# Financial Well-Being Project: Data Analysis

In [None]:
# Import dependencies
import pandas as pd
import numpy as np
from pathlib import Path
import matplotlib.pyplot as plt
from pprint import pprint

# Preparing and scaling data
from sklearn.preprocessing import StandardScaler
from sklearn.model_selection import train_test_split

# Machine learning models and optimizers
from sklearn.linear_model import LinearRegression
from sklearn.tree import DecisionTreeClassifier
from sklearn.tree import plot_tree
from sklearn.model_selection import RandomizedSearchCV
from sklearn.ensemble import RandomForestClassifier

# Metrics for model evaluation
from sklearn.metrics import mean_squared_error, r2_score, confusion_matrix, accuracy_score, classification_report

## Load Preprocessed Data

In [None]:
# Set path for CSV file
path = Path('data/fwb_processed_data_2.csv')
# path = Path('resources/NFWBS_PUF_2016_data.csv')

# Load preprocessed data
data_df = pd.read_csv(path, index_col=0)

# Display shape and sample data
print(f'Dataframe shape: {data_df.shape}')
data_df.head()

## Model Definitions and Functions

In [None]:
# Define features set
X = data_df.copy()
X.drop(columns=['FWBscore', 'FWBscore_wt'], axis=1, inplace=True)
X.head()

In [None]:
# Define target
y = data_df['FWBscore'].values.reshape(-1, 1)
y[:5]

In [None]:
# Function to evaluate model using confusion matrix and classification report
def eval_model_cmcr():
    # Calculating the confusion matrix
    index = ['Actual ' + label for label in class_labels]
    columns = ['Predicted ' + label for label in class_labels]

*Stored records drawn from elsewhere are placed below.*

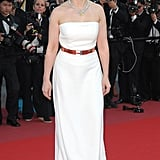 Juliette Binoche wore a custom-made off-white bustier Celine gown at the Palme d'Or Award Ceremony. Her pink gold metal belt added sass to her look.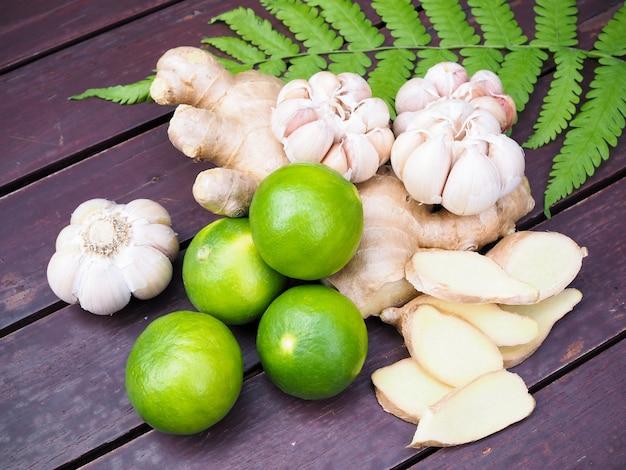 Vista dall'alto di verdure ed erbe per cucinare con radice di curcuma, zenzero, aglio e frutta al limone.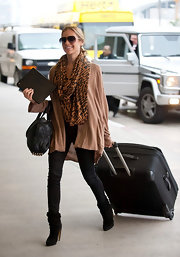 Kristin Cavallari traveled in style in skinny jeans and black suede ankle boots.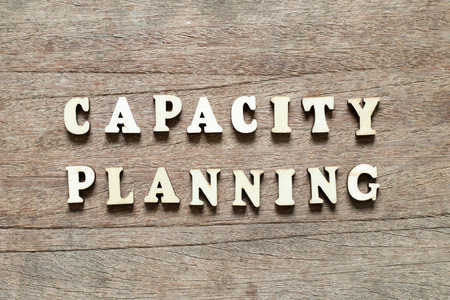 Letter block in word capacity planning on wood background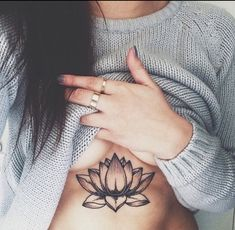 Lotus flower tattoo under breast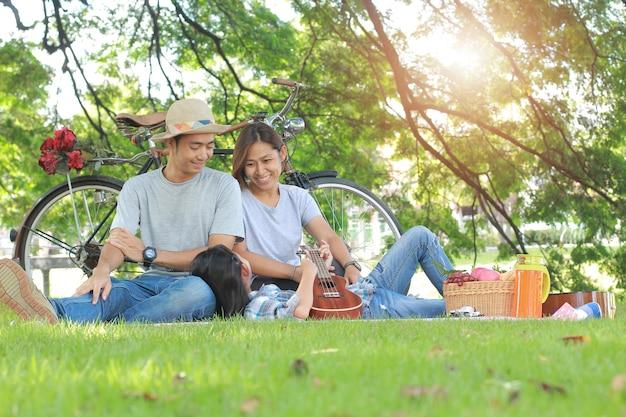 Picnic asiatico felice della famiglia nel concetto di rilassamento di unità del parco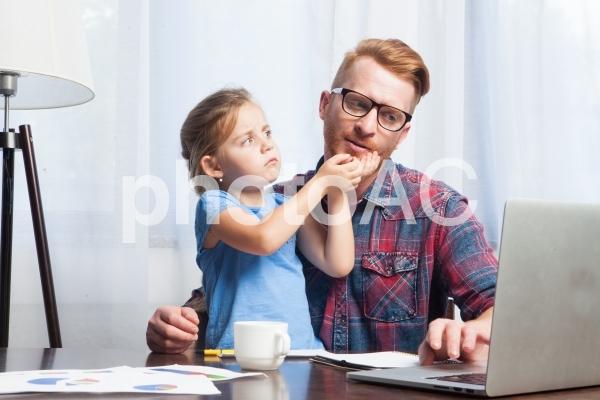 自宅で娘に邪魔されながら仕事するお父さんの写真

    cm = confusion_matrix(y_test, predictions)
    cm_df = pd.DataFrame(
        cm, index=index,
        columns=columns
    )

    # Calculating the accuracy score
    acc_score = accuracy_score(y_test, predictions)
    
    # Displaying results
    print("Confusion Matrix")
    display(cm_df)
    print(f"Accuracy Score : {acc_score}")
    print("Classification Report")
    print(classification_report(y_test, predictions))
    return round(acc_score, 3)

In [None]:
# Function to split up and classify target based on percentiles
def classify_y(num, labels):
    y = pd.qcut(data_df['FWBscore'], num, labels=labels)
    y = y.ravel()
    print(y[:5])
    return y

In [None]:
# Function to plot a decision tree
def plot_d_tree(model, acc_score, i, num_classes, figsize):
    
    # Configure plot
    fig, axes = plt.subplots(nrows=1, ncols=1, figsize=figsize, dpi=600)
    
    # Plot tree
    plot_tree(model, feature_names=feature_names, class_names=class_labels, filled=True)
    title = f'Decision Tree Model #{i+1} with {num_classes} Classes\nAccuracy Score:{acc_score}'
    axes.set_title(title, fontsize = 11)
    
    # Save tree
    plt.savefig(f'images/dataset_2/dt_{num_classes}c_{i+1}.png')

In [None]:
# Function to plot first 4 trees in a random forest
# Code ref: https://stackoverflow.com/questions/40155128/plot-trees-for-a-random-forest-in-python-with-scikit-learn
def plot_r_forest(model, acc_score, i, num_classes, figsize):
    
    # Configure plot
    fig, axes = plt.subplots(nrows=4, ncols=1, figsize=figsize, dpi=600)
    for index in range(0, 4):
        plot_tree(model.estimators_[index],
                       feature_names = feature_names, 
                       class_names=class_labels,
                       filled = True,
                       ax = axes[index])
        if index == 0:
            title = f'Randon Forest Model #{i+1} with {num_classes} Classes\nEstimator: {index}, Accuracy Score:{acc_score}'
        else:
            title = f'Estimator: {index}'
        axes[index].set_title(title, fontsize = 11)
    
    # Save tree
    plt.savefig(f'images/dataset_1/rf_{num_classes}c_{i+1}.png')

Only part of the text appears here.